Von der Leyen Nominates Hoekstra. News and Expectations

Politics - November 25, 2023

After Frans Timmermans’ announced his resignation from the European Union, the process to fill his remaining vacant role is wide open. The role of the now-former commissioner’s successor has important political and strategic significance, considering the weight of the dossiers Timmermans has pursued over time.

Almost at the end of the summer, despite the palace closures, important news arrived about the next candidate: Wopke Hoekstra.

Hoekstra, the outgoing foreign minister of the Netherlands, has also been given the green light by the president of the European Commission, Ursula von der Leyen, who will therefore put her name forward to the EU Parliament and Council. Hoekstra was first nominated by the Dutch government, and as of now appears to be the suitable candidate to lead the Eu on its green transition process.

As usual, according to the Eu procedures, before being formally appointed, Hoekstra will have to pass a hearing in the Eu Parliament attended by one or more of the parliamentary committees responsible for the portfolio.

Following the meeting between Hoekstra and von der Leyen, the president of EU Commission said the Dutch candidate has shown strong motivation and commitment to the European Union, also underlining how his government experience will be able to add value to European policy.

Hoekstra is known for being a member of the Christian Democratic Alliance (CDA) party and in Brussels he is a member of the European People’s Party, EPP. This has raised questions about her suitability for the role, especially from a certain political wing.

In fact, for the first time ever the European climate and environment agenda would be the responsibility of a right-wing politician, which some believe could not be a good thing. Although this preconception is not clear on what factual basis it may rest.

According to reports by Ursula von der Leyen, Hoekstra should be at the helm of European environmental policy while still remaining under the leadership of Socialist Maroš Šefčovič, who as of today is full-fledged Timmermans’ replacement, albeit for a fixed period.

The decision, therefore, that the Commission President would appear to have taken is to divide up the competencies that were previously all in Timmermans’ hands.

Indeed, the former Dutch commissioner, who had taken on the role of executive vice president for the Green Deal, was in charge of both the implementation of the ‘Green Pact for Europe’ (the economic growth strategy to make the European continent climate neutral by 2050) and climate action.

Two priorities on which two different political personalities will reportedly go to work separately, albeit complementarily.

The path leading to the appointment of the person in charge, or persons in charge, of environmental policy within the European Union is expected to be all uphill and not without twists and turns.
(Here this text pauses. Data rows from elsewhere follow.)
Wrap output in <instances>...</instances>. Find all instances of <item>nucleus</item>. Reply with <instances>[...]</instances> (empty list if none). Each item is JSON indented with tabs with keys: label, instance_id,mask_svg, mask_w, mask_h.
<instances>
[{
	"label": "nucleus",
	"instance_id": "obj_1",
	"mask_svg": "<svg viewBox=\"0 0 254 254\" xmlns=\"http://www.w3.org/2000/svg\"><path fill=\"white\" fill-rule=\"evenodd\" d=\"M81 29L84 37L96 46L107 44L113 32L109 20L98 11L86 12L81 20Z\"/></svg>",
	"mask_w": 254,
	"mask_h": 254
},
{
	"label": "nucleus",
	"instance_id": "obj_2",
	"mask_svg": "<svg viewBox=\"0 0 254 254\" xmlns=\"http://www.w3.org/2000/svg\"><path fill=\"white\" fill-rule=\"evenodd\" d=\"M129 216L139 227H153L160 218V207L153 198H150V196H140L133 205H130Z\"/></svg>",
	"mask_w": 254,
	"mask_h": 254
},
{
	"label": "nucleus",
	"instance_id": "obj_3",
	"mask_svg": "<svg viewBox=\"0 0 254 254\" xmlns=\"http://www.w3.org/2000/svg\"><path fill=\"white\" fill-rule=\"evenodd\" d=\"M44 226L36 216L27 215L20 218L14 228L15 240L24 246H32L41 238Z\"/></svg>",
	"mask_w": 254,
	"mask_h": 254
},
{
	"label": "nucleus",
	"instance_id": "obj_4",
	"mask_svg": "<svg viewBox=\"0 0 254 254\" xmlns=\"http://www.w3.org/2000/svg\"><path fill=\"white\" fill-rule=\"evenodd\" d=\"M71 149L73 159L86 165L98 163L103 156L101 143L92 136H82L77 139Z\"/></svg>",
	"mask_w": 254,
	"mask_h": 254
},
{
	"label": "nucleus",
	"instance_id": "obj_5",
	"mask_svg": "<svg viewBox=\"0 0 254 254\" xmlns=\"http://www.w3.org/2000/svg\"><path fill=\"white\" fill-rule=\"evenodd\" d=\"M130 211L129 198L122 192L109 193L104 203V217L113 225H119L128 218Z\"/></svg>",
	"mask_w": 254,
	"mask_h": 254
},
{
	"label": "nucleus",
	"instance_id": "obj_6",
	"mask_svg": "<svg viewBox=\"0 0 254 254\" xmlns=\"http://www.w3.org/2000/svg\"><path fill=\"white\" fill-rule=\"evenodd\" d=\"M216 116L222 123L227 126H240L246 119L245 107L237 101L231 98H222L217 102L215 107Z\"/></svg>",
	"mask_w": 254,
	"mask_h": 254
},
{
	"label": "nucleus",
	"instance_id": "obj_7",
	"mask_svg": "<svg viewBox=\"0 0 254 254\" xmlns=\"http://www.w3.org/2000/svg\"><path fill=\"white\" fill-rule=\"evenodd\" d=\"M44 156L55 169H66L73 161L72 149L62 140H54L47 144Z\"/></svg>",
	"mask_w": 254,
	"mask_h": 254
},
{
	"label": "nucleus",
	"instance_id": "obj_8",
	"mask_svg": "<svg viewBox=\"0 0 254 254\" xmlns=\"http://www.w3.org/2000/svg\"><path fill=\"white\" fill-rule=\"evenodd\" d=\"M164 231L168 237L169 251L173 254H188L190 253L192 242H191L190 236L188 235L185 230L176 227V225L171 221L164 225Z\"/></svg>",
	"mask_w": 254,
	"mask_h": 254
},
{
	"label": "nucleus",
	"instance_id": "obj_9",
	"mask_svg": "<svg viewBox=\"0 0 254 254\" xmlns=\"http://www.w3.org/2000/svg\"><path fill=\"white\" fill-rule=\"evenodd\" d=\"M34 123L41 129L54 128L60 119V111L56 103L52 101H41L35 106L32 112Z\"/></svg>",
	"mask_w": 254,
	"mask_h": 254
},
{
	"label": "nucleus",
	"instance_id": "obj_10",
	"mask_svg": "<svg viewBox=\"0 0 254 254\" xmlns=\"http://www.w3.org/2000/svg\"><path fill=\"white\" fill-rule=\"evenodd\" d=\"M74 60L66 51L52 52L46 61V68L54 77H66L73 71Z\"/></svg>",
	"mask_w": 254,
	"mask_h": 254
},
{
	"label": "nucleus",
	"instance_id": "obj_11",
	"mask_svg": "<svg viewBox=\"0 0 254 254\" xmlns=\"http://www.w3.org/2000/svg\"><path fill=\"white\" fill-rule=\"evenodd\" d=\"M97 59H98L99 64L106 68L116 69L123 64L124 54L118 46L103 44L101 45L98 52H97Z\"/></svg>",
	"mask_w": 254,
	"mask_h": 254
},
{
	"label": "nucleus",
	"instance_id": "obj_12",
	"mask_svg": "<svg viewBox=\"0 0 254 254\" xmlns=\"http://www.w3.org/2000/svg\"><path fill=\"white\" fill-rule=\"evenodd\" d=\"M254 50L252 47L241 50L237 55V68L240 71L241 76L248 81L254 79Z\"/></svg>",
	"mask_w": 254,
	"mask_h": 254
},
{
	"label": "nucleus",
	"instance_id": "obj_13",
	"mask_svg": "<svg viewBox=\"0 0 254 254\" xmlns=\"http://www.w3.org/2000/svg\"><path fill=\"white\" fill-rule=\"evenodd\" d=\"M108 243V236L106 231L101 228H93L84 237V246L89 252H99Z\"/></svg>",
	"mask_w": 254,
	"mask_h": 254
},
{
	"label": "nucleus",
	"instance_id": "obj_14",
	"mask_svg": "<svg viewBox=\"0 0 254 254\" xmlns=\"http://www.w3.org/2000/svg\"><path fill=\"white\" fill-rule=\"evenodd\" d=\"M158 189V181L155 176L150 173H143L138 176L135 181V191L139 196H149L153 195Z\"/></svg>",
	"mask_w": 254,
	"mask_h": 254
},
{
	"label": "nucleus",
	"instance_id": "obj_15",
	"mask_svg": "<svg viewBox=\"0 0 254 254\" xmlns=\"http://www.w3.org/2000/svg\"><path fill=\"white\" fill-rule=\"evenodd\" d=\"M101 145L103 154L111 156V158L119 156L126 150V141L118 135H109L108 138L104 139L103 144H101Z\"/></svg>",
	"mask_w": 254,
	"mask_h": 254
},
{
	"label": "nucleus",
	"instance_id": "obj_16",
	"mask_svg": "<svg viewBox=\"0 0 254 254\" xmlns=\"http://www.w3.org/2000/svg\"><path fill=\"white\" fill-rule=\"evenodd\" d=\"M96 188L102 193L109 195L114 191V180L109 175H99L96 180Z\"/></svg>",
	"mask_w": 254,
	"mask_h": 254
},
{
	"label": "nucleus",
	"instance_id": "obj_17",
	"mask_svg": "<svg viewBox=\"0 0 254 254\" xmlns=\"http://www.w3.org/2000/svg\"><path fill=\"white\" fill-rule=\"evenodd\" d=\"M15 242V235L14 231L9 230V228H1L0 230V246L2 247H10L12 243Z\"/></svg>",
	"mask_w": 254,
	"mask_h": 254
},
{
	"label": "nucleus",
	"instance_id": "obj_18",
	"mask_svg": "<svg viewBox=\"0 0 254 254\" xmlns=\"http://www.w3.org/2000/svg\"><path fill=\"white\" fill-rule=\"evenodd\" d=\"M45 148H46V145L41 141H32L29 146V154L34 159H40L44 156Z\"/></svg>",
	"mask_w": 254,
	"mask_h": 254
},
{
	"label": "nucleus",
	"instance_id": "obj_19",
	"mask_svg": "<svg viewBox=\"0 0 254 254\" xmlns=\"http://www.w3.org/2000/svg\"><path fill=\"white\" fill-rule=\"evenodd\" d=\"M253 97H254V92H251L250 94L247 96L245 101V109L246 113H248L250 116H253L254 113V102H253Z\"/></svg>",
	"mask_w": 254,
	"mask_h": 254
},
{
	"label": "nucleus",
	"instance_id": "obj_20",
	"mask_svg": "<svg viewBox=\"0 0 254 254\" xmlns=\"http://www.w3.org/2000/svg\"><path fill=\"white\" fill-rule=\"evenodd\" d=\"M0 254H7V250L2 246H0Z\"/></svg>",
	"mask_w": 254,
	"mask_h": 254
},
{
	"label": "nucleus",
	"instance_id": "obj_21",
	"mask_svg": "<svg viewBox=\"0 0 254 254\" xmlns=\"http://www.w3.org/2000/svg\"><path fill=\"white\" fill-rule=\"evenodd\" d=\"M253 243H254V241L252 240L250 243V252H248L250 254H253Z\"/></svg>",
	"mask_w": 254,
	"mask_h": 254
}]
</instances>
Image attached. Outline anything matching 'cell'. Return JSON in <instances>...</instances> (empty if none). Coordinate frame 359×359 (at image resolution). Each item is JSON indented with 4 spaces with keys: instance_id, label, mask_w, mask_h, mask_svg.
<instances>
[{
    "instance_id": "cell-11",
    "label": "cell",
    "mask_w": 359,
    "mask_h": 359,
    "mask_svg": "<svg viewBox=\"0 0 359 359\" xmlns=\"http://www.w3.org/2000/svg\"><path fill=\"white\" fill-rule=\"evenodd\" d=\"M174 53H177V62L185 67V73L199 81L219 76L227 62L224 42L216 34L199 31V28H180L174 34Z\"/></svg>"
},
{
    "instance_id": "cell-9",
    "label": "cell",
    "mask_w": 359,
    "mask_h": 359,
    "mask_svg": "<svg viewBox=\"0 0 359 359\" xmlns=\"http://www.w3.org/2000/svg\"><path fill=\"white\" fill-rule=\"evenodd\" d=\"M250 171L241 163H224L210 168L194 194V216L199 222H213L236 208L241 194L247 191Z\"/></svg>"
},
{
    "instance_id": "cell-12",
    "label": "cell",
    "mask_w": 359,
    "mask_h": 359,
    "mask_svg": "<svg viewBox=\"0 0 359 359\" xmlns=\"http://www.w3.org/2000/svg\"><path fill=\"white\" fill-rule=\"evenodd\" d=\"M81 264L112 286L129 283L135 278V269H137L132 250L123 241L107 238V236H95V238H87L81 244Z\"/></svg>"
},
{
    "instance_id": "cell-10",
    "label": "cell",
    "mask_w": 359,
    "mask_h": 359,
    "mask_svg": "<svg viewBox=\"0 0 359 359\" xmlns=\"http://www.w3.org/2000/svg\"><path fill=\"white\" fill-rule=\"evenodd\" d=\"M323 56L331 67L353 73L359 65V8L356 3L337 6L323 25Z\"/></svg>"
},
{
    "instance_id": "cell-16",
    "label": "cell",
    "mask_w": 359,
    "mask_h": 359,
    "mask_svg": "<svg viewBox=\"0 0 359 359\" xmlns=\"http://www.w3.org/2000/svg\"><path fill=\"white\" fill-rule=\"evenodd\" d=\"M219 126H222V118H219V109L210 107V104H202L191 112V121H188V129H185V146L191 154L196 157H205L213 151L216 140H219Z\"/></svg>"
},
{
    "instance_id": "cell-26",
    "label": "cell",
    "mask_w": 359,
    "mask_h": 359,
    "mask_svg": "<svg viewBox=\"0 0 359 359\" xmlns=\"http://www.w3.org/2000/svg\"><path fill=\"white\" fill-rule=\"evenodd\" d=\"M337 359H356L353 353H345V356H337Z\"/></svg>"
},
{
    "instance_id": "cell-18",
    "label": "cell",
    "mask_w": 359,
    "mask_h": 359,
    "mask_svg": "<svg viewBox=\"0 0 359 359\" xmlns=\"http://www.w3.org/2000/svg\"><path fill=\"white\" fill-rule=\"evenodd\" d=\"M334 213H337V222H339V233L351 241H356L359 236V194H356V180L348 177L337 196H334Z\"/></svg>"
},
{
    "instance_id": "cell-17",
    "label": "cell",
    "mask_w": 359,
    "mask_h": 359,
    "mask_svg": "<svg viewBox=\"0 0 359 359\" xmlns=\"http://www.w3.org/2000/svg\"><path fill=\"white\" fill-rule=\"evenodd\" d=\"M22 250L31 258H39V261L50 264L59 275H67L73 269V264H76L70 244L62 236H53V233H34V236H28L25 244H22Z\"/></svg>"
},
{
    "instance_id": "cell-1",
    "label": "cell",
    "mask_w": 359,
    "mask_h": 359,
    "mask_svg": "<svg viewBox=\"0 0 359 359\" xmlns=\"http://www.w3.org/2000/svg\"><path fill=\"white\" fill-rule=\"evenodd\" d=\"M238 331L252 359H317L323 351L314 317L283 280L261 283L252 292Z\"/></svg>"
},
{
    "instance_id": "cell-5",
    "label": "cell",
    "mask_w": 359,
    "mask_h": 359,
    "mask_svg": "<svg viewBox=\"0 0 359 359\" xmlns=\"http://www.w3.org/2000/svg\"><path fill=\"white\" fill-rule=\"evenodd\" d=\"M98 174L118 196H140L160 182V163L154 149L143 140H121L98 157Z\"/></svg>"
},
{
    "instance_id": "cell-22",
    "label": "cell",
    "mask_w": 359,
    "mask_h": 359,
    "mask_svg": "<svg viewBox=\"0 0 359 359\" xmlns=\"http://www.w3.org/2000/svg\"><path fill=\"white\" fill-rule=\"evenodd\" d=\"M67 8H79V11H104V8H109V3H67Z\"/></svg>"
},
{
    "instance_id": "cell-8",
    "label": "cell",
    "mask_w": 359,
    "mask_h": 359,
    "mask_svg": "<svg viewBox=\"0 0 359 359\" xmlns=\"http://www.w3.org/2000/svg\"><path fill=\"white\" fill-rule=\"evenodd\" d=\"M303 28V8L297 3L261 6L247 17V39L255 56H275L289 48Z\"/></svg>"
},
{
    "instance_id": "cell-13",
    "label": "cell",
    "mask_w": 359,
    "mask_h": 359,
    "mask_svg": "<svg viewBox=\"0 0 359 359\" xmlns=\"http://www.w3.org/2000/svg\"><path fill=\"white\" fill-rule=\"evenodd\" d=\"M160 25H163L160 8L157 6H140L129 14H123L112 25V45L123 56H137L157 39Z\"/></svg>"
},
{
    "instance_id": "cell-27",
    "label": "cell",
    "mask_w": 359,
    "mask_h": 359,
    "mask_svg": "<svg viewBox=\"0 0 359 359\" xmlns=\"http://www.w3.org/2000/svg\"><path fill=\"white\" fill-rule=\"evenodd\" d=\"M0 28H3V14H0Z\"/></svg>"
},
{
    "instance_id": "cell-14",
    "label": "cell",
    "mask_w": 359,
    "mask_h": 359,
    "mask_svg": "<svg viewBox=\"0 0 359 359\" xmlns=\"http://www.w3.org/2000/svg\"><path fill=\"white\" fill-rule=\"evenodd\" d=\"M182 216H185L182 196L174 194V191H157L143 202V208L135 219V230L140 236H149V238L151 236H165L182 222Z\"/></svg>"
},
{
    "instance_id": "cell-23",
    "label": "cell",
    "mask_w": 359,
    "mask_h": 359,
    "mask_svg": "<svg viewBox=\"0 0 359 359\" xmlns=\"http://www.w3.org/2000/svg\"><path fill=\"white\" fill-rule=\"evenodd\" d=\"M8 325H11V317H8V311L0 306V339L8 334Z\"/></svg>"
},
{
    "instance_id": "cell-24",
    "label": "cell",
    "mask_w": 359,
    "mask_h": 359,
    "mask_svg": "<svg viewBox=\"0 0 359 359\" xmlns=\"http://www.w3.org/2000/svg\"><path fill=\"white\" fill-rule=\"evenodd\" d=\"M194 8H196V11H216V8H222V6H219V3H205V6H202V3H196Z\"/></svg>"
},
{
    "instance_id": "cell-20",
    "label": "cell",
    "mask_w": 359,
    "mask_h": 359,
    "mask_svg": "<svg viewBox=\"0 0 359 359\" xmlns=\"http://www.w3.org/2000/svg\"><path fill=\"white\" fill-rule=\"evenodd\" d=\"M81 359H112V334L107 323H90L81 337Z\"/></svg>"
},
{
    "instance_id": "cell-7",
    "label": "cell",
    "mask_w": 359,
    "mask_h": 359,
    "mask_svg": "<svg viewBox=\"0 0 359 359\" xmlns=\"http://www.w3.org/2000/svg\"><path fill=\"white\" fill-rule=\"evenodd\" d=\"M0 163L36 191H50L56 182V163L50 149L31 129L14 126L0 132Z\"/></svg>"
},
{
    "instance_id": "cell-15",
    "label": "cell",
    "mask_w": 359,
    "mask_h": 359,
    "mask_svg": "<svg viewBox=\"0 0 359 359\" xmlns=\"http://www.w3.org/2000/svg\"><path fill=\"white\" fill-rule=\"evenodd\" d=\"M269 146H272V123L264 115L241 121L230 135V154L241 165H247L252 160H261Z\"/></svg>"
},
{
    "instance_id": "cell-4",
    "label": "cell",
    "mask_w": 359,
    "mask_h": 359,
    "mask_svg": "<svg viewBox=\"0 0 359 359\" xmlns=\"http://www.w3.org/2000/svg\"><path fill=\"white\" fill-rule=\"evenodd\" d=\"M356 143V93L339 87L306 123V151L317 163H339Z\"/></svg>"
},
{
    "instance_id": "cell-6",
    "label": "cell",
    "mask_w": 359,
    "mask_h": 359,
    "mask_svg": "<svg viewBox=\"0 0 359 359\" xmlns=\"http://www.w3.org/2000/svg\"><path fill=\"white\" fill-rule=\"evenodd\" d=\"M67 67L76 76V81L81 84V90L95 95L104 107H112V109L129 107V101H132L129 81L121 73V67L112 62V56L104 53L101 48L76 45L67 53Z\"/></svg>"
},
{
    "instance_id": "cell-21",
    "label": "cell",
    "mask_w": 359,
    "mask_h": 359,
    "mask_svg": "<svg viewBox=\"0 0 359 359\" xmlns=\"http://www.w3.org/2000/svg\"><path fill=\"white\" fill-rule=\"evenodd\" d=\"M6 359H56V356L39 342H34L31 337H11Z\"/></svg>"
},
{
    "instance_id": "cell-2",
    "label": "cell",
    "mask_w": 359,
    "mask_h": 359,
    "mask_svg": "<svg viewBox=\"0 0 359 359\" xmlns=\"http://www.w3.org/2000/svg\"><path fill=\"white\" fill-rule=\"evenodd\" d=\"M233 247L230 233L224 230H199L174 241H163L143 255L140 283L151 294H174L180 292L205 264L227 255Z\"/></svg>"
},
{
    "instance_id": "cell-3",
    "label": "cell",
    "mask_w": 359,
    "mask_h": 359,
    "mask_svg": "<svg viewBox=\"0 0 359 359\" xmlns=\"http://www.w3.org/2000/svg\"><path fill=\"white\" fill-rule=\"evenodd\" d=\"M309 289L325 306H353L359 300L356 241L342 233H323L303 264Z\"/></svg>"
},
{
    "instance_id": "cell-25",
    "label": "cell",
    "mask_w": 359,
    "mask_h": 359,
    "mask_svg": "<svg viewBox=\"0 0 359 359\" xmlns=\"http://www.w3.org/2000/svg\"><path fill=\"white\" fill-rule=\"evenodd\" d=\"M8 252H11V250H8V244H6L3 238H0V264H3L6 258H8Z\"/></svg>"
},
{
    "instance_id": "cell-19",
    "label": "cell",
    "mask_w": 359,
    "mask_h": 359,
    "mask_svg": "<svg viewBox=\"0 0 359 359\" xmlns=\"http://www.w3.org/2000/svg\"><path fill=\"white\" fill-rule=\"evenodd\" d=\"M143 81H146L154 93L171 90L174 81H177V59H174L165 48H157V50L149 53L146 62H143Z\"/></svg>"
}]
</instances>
Nevertheless, the choice of Eu commission chairperson bodes well for a European future that is more conservative and less tyrannical in terms of the goals to be achieved, often unreasonably and in ways that are not suitable for society as a whole.

Hoekstra’s appointment appears to be a step forward in achieving a Europe that is more attentive to its citizens and their needs, so that we have a Europe that does not want at all costs to pursue policies that poorly match the context in which they fit, but is more focused on working to make the context truly fit and ready to accommodate that green transition that has long been talked about.

Handing over the environmental policy portfolio to a nonleftist political figure for the first time should be understood as a success. Should this possibility come to fruition in practice, it will surely be a first step toward a success for the European right, which will also be facilitated in winning the European parliament. If the environmental policy agenda is managed by a conservative, we will finally see concrete and sustainable results for the entire social set-up and will impart a change of pace in the management of Eu policies in other areas as well. We are keeping our fingers crossed for what it promises to be a hot autumn.